Closed danmoseley closed 4 years ago
@KrzysztofCwalina @terrajobst This is kind of an old issue that was ported from coreclr, but do we still want to consider implementing IReadOnlyList<char>
on String
? I'm marking this as ready for review so that we take a further look.
cc: @stas-sultanov (logged the original issue in coreclr)
@joperezr is there any downside to implementing IReadOnlyList<char>
on string
?
The issue title says "instead of IEnumerable<char>
" - that would be a breaking change we can't take right?
@karelz IReadOnlyList<T>
implements IEnumerable<T>
so not a breaking change, no?
The issue title says "instead of IEnumerable
" - that would be a breaking change we can't take right?
It would be an impossible change too, since IReadOnlyList<char>
derives from IEnumerable<char>
, though maybe they were thinking about how at the code level you don't need IEnumerable<char>
to appear in the source any more once you've added IReadOnlyList<char>
.
Updating the title. @joperezr can you please add the formal API review (API shape, motivation, usage). It will be easier to review.
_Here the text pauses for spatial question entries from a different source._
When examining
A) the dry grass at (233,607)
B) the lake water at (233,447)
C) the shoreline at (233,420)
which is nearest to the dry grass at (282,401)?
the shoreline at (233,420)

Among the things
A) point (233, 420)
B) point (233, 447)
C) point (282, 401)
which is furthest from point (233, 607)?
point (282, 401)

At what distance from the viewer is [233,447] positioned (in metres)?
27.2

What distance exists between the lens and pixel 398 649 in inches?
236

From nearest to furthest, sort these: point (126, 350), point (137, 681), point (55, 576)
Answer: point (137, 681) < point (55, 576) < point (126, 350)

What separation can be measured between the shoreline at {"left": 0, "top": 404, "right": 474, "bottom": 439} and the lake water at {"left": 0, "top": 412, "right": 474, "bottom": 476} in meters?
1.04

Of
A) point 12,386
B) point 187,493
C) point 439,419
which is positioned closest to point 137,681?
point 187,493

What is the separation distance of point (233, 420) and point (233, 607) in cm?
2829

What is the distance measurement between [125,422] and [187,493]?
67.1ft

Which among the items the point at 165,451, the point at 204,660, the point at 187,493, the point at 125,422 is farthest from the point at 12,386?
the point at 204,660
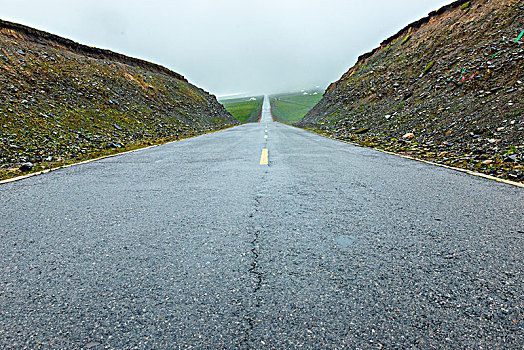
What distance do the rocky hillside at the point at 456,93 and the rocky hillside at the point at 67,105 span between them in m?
10.6

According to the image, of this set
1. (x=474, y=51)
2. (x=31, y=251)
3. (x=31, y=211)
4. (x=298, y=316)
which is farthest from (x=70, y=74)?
(x=474, y=51)

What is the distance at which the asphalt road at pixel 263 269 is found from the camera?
1.30 m

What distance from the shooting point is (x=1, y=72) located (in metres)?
11.5

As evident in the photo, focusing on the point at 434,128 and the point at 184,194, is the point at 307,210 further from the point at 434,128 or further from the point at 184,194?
the point at 434,128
Since this is up for review, I'd also like to suggest adding a marker interface to System.String
called System.IString
that may be used to identify "string-like" things. To tie in with this proposal, I believe System.IString
should derive from System.Collections.Generic.IReadOnlyList<char>
and System.String
would implement System.IString
rather than IReadOnlyList<char>
directly.
@joperezr, @KrzysztofCwalina What do you think?
If we had this when we built Roslyn, we would have used IString
pretty much everywhere where we currently use string
, both internally and in the public APIs. It would have allowed us to eliminate many string allocations that were forced upon us because we had to eagerly evaluate substring, concat and encoding conversions. I imagine this would be the case for any text processing library. Indeed, once you have this marker interface, you'll probably want to provide new overloads on many existing FX classes (e.g. serialization, encoding, formatting).
@pharring is there benefit to tie it to this proposal? Shouldn't it be separate proposal?
@joperezr can you please update the API proposal?
@karelz Yes, they could be separate proposals. I was being a bit lazy by piggy-backing on this one.
Really, I want System.IString
to act like an easier-to-type-and-remember alias for System.Collections.Generic.IReadOnlyCollection<char>
. If System.IString
was introduced on its own, then it would need a few methods from IReadOnlyCollection<char>
.
I'll open a new issue to get some feedback before making a formal proposal.
I support this proposal (to implement IReadOnlyList(T)).
Also it is also possible to simply implement ICollection(T) and mark property IsReadOnly as true because it could bring benefit when users use Enumerable(T) extensions such as Count() on string.
Here is the formal proposal from this thread:
public sealed partial class String : System.Collections.Generic.IEnumerable<char>, System.Collections.IEnumerable, System.IComparable, System.IComparable<string>, System.IConvertible, System.IEquatable<string>, System.ICloneable, System.Collections.Generic.IReadOnlyList<char>
{
//...
//IReadOnlyList<char> members:
int Count { get; }
char this[int index] { get; }
public IEnumerator<char> GetEnumerator() { }
// ...
}
The original proposal was to use IReadOnlyList instead of IEnumerable, but that is not possible since it would break compatibility, so the proposal is instead to just add the new interface implementation.
The above proposal was just derived from the discussion of this thread, so if folks are happy with that we can go ahead and mark this as ready-for-review.
@joperezr Don't you also need to implement int Count { get; }
?
@pharring you are right, I updated the proposal above.
The original proposal was to use IReadOnlyList instead of IEnumerable, but that is not possible since it would break compatibility, so the proposal is instead to just add the new interface implementation.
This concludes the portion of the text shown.